Critérios de moradia

Para conseguir o benefício, os candidatos que seguem os requisitos para participar terão suas condições de moradia analisadas. É necessário atender a, no mínimo, cinco critérios entre os mencionados:

  • Não residir em casa com parede de alvenaria ou madeira aparelhada
  • Residir em imóvel que não tenha finalidade residencial
  • Estar em situação de “coabitação involuntária”
  • Residir em casa em que os dormitórios sejam divididos por mais de três pessoas
  • Ter mais de 30% da renda comprometida com aluguel
  • Ser morador de rua
  • Outras situações poderão colocar o participante à frente dos demais ou serem usados como critérios de desempate.
  • Requerente ser mulher responsável pela família
  • Ser beneficiário do Bolsa Família ou Benefício de Prestação Continuada
  • Ter pessoa com deficiência na família
  • Ter dependente de até 6 anos ou de 6 a 12 anos
  • Ter idoso na família
  • Ter negro na família
  • Fazer parte de grupos específicos

Moradores de rua são exemplos de grupos específicos.
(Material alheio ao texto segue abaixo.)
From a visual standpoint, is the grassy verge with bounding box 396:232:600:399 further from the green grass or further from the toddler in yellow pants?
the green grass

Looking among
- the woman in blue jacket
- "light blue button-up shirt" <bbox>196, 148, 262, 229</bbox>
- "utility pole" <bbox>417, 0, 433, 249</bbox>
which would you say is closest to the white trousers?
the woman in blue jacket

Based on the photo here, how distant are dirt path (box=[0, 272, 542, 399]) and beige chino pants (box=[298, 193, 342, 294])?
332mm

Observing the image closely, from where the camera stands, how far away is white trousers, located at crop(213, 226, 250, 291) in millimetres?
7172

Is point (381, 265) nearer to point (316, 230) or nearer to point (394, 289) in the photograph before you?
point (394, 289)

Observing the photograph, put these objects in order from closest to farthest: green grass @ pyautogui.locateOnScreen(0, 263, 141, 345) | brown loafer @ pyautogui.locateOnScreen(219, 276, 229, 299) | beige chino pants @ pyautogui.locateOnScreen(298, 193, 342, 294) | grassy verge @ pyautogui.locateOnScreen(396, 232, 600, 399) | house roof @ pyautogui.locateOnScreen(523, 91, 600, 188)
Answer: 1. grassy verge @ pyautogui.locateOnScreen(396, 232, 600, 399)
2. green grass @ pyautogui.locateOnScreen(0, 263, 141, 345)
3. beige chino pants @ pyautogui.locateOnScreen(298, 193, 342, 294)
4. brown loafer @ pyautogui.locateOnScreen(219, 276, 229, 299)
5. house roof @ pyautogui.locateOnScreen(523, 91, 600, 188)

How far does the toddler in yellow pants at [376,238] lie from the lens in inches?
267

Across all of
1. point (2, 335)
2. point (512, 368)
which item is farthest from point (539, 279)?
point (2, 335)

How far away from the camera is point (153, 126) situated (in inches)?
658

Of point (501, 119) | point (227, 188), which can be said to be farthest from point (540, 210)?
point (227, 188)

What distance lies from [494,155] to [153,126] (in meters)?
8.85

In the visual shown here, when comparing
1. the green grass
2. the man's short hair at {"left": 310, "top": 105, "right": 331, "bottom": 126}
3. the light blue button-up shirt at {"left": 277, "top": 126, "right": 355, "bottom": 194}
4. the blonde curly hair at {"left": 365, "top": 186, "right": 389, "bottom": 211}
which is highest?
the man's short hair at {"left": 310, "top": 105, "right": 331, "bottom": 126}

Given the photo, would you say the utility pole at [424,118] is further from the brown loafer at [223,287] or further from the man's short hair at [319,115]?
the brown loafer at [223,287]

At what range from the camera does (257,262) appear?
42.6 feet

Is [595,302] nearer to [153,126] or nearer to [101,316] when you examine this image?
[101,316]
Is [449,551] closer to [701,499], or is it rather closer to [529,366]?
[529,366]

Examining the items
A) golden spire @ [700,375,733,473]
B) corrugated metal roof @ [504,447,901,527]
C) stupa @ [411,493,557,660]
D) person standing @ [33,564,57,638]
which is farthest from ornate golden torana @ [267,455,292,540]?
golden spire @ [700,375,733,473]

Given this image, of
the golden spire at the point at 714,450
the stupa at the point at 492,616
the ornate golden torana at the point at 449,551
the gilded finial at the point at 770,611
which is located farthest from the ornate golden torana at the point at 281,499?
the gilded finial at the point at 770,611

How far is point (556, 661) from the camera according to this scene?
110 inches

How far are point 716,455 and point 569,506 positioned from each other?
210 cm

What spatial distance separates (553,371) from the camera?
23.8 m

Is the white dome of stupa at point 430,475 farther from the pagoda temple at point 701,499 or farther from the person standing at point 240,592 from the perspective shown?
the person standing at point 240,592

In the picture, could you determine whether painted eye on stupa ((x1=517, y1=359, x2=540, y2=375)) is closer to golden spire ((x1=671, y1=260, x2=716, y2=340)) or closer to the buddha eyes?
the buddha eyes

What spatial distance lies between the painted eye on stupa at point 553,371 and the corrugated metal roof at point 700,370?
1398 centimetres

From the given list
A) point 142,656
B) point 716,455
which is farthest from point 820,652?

Já famílias que tenham como membros pessoas com deficiência e/ou idosos podem ter reserva de 3% das moradias ou mais, caso as regras estaduais e municipais determinem.

Além disso, o próprio governo pode indicar pessoas cujas unidades estão em situação de risco para o programa. Esses beneficiários poderão contar com 20% das propriedades do Minha Casa Minha Vida reservadas para eles.